* [Provided text]
----
I'd say clone(2) is pretty much unusable as an interface unless you are a library writer and take care of all the details. I think it would be much better to have say a fork() like function that would accept some subset of clone(2) flags (and add some flags on its own), run normal atfork handlers etc. The thing is, you just can't support all the combinations of clone flags allowed by the kernel, how is TLS set up is library implementation detail not exported to the world and requires lots of bookkeeping on the library side, so e.g. the TLS related flags clone flags just can't be specified right by other libraries or programs. If you intend to share address space, people just should use pthread_create, nothing else, if you want to create a new process with some non-standard clone flags, let's make a new API for that, list what exact flags are actually supportable, etc.
----
* [Given data]
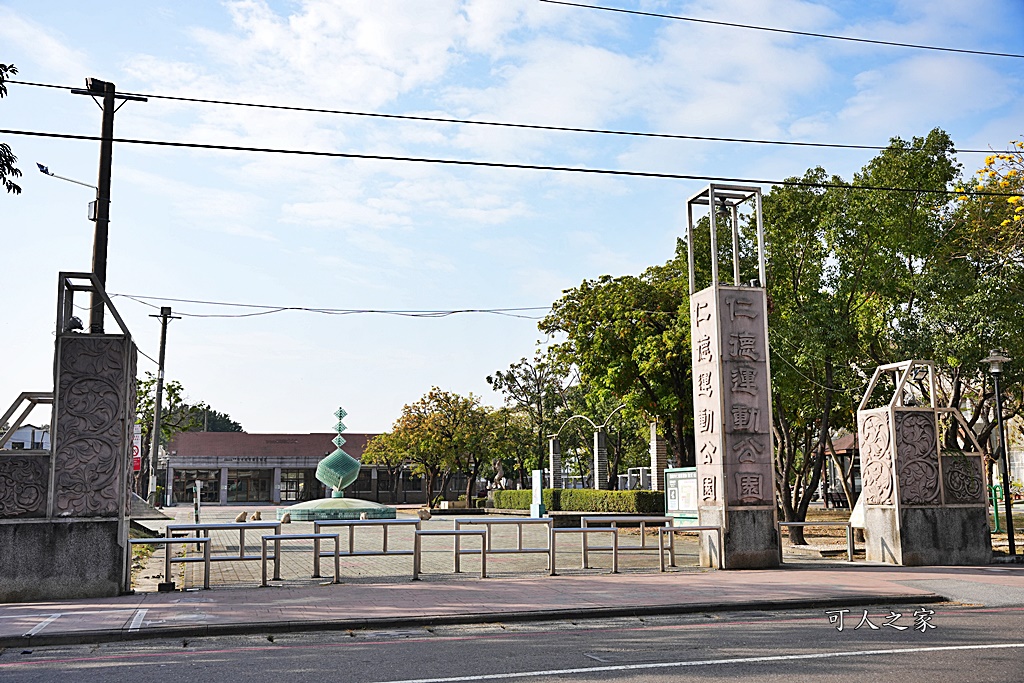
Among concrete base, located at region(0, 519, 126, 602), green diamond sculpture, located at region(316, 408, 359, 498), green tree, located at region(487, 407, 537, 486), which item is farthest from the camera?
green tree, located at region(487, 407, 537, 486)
----
Could you condense the paragraph beginning "I'd say clone(2) is pretty much unusable" in the clone(2) post into a short bulleted list that keeps its main facts?

* [Response]
- clone(2) is nearly unusable as an interface unless you are a library writer who handles all the details.
- A better option would be a fork()-like function that accepts a subset of clone(2) flags, adds some flags of its own, and runs normal atfork handlers.
- Not every combination of clone flags the kernel allows can be supported. TLS setup is a library implementation detail that isn't exported and requires heavy bookkeeping, so other libraries or programs can't correctly specify the TLS-related clone flags.
- To share address space, use pthread_create and nothing else.
- To create a new process with non-standard clone flags, there should be a new API that lists exactly which flags are supportable.